This business of we've only planned 4-5 flights in the main mission but will extend by 30 more days seems like intentional under-committment to me. NASA seems to have done this with most of the previous rover missions as well - all of them significantly extended missions.
Maybe there's politics around funding. I wouldn't be surprised if the major costs are people costs over months and sometimes years to support the science vs. the actual core mission costs but it may be a big sticker shock to ask the Congress at one go. So possibly they ask funding for a short under balled-mission (which no one really scrutinizes) and then keep getting funding extensions citing opportunity costs (the probe is already on Mars, we can get extended value etc). I can imagine there's massive politics here, so it maybe is the only smart game to play
I think it's probably to be careful with expectations. They didn't know how well it would really work, or if they'd kill it on a landing.
NASA has been making it very clear that everything more that it does from now on is a bonus.
If you keep it framed like that, it's more exciting to have a successful mission & likely to continue to get funding, than if you set high expectations and fail.
> If you keep it framed like that, it's more exciting to have a successful mission & likely to continue to get funding, than if you set high expectations and fail.
This seems to be the more plausible reason. You keep the bar for success low so you keep getting funding for subsequent missions. Isn't that pretty much how every organization with public funding sets goals?
_ _ _ _ _ _ _
**ABOUT THIS EXERCISE:**
Which kinds of cost are named in the discussion of NASA mission extensions? List each one. The material after this point has nothing to do with the discussion of NASA mission extensions.

**DATASET SECTION:**
_ _ _ _ _ _ _
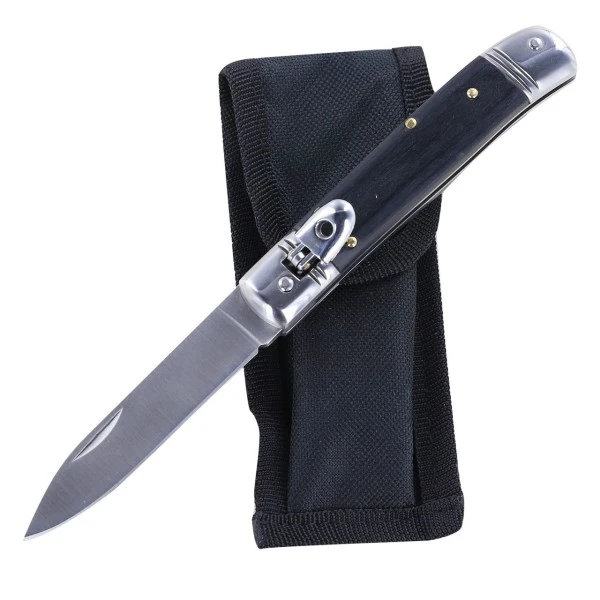 8 Inch Classic Black Wood Leverlock Automatic Knife Flat Grind Drop Point 5 8 Inch Classic Black Wood Leverlock Automatic Knife Flat Grind Drop Point - Image 3
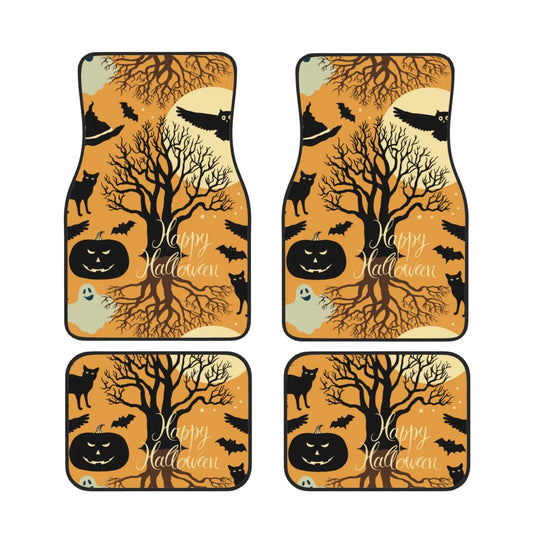 Halloween Car Mats Happy Halloween Haunted Tree Cat Pumpkin Car Floor Mats Black Orange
_ _ _ _ _ _ _
**WRITTEN ANSWER:**
- People costs
- Core mission costs
- Opportunity costs